Die genetische und biochemische Charakterisierung von Enzymen des anaeroben Monoterpen-Abbaus in Castellaniella defragrans

Castellaniella defragrans is a betaproteobacterium metabolizing monoterpenes anaerobically under denitrifying conditions. Metabolite studies as well as a differential proteomic approach led to the identification of a linalool dehydratase-isomerase (ldi/LDI), a geraniol dehydrogenase (gedh/GeDH) and a candidate gene for a geranial dehydrogenase (gadh/GaDH). The LDI and GeDH were subjected to an initial biochemical characterization. In order to gain insight into the in vivo function of these genes a genetic system for C. defragrans was developed based on a suicide vector. After confirmation of the correct genetic background the physiological characaterization of the obtained deletionmutants verified the postulated degradation pathway for β-myrcene. Besides, the results disclosed another monoterpene degradation pathway as well as novel enzyme activities. In addition to the genetic and physiological characterization the enzymes were heterologously expressed in E. coli and biochemically studied. The bifunctionally LDI catalyzes enantiospecifically the hydration of β-myrcene to (S)-( )-linalool with an enantiomeric excess of > 95 % that is further isomerised to geraniol. Chemical modification of cysteine, histidine, aspartic and glutamic acid residues inhibited the enzyme activity.
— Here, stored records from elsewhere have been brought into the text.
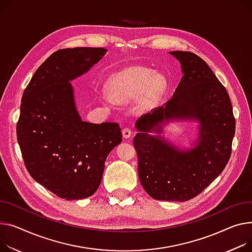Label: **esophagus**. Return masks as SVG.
<instances>
[{"instance_id":"1","label":"esophagus","mask_w":252,"mask_h":252,"mask_svg":"<svg viewBox=\"0 0 252 252\" xmlns=\"http://www.w3.org/2000/svg\"><path fill=\"white\" fill-rule=\"evenodd\" d=\"M130 136H131V130L128 127L123 128V137L125 139H129Z\"/></svg>"}]
</instances>
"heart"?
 I'll use <instances>...</instances> for the list:
<instances>
[{
	"label": "heart",
	"instance_id": "b5f03b06",
	"mask_svg": "<svg viewBox=\"0 0 252 252\" xmlns=\"http://www.w3.org/2000/svg\"><path fill=\"white\" fill-rule=\"evenodd\" d=\"M164 78L144 66H130L114 74L108 81L109 97L116 102H127L139 96L138 108H152L164 88Z\"/></svg>",
	"mask_w": 252,
	"mask_h": 252
}]
</instances>
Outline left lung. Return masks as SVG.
<instances>
[{
	"mask_svg": "<svg viewBox=\"0 0 252 252\" xmlns=\"http://www.w3.org/2000/svg\"><path fill=\"white\" fill-rule=\"evenodd\" d=\"M183 76L173 96L136 123L133 138L138 173L147 193L155 199L187 202L198 195L219 176L232 152L235 117L226 88L208 63L189 52H170ZM170 119H194L200 136L193 148L170 146L151 131H161Z\"/></svg>",
	"mask_w": 252,
	"mask_h": 252,
	"instance_id": "obj_1",
	"label": "left lung"
}]
</instances>
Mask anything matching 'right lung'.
Here are the masks:
<instances>
[{
  "label": "right lung",
  "instance_id": "right-lung-1",
  "mask_svg": "<svg viewBox=\"0 0 252 252\" xmlns=\"http://www.w3.org/2000/svg\"><path fill=\"white\" fill-rule=\"evenodd\" d=\"M102 47L60 49L36 70L24 90L17 140L31 177L66 200L91 196L105 160L122 142L119 124L83 122L70 81L88 72Z\"/></svg>",
  "mask_w": 252,
  "mask_h": 252
}]
</instances>
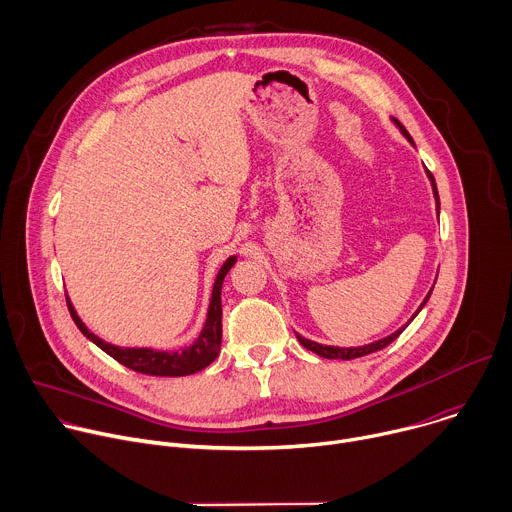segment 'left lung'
Returning a JSON list of instances; mask_svg holds the SVG:
<instances>
[{"mask_svg":"<svg viewBox=\"0 0 512 512\" xmlns=\"http://www.w3.org/2000/svg\"><path fill=\"white\" fill-rule=\"evenodd\" d=\"M399 125V123H397ZM403 129V127H401ZM403 135L413 143V139H411V135L403 129ZM427 176H429V180H431V188H433V196H435V208H437V214H440V194H437V186H435V180H433V174L427 170ZM431 291H433V287H431ZM431 291L427 294V298L423 300V304L419 306V310L427 304V300H429V296H431ZM419 310L413 314V318L419 314ZM411 318V320H413ZM409 320V322H411ZM407 322V324H409ZM407 324L403 326V328H399L397 332H393L391 336H387V338H381V340H377V342H371V344H364V346H356V348H340V346H324V344H318V342H312V340H308V338H304V336H300V334H296L298 336V340H300V344L304 346V348H308V350H312V352H316L318 356H322V358H342V360H350V358H358V356H367V354H371V352H377V350H381V348H385V346H389L405 328H407Z\"/></svg>","mask_w":512,"mask_h":512,"instance_id":"left-lung-1","label":"left lung"}]
</instances>
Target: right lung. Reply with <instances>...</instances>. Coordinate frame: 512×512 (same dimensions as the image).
Instances as JSON below:
<instances>
[{
	"instance_id": "right-lung-1",
	"label": "right lung",
	"mask_w": 512,
	"mask_h": 512,
	"mask_svg": "<svg viewBox=\"0 0 512 512\" xmlns=\"http://www.w3.org/2000/svg\"><path fill=\"white\" fill-rule=\"evenodd\" d=\"M237 257H229L225 265L221 267L216 275L214 287H212V298L208 306V316L204 322V328L196 342L180 352H160L152 348H119L109 342H103L99 336L89 332V328L81 322L77 316L75 308H72L70 300L66 298L68 312L75 320L77 328L91 340L95 342L101 350H105L109 356H113L117 362H121L123 367L141 373V375H152V377H184L198 373L206 369L208 364L218 356V350H221V340H223V304H221V289H223V279L229 273V269L235 265Z\"/></svg>"
}]
</instances>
By the deletion of the ldi gene in C. defragrans a phenotype was caused that lost the ability of degrading the acyclic β-myrcene, but cyclic monoterpene degradation was not effected. A novel enzyme activity acting on (R,S)-(±)-linalool was observed, too. The heterologously expressed GeDH was purified to homogeneity and native PAGE in combination with an activity staining revealed the native conformation as dimer. With regards to their kinetic properties recombinant and wild type GeDH correlated well with a high affinity for geraniol. Due to the deletion of the gedh mutant strains revealed an impaired growth on monoterpenes suggesting the presence of further alcohol dehydrogenases acting on geraniol. The candidate gene for a geranial dehydrogenase, which was found to be induced by growth on monoterpenes, interceded specifically the oxidation of geranial. The cis-isomer was not converted. The formation of NAD was in a stoichiometric ratio. To our knowledge, both GeDH and GaDH are the first monoterpenoid specific dehydrogenases originating from a bacterium.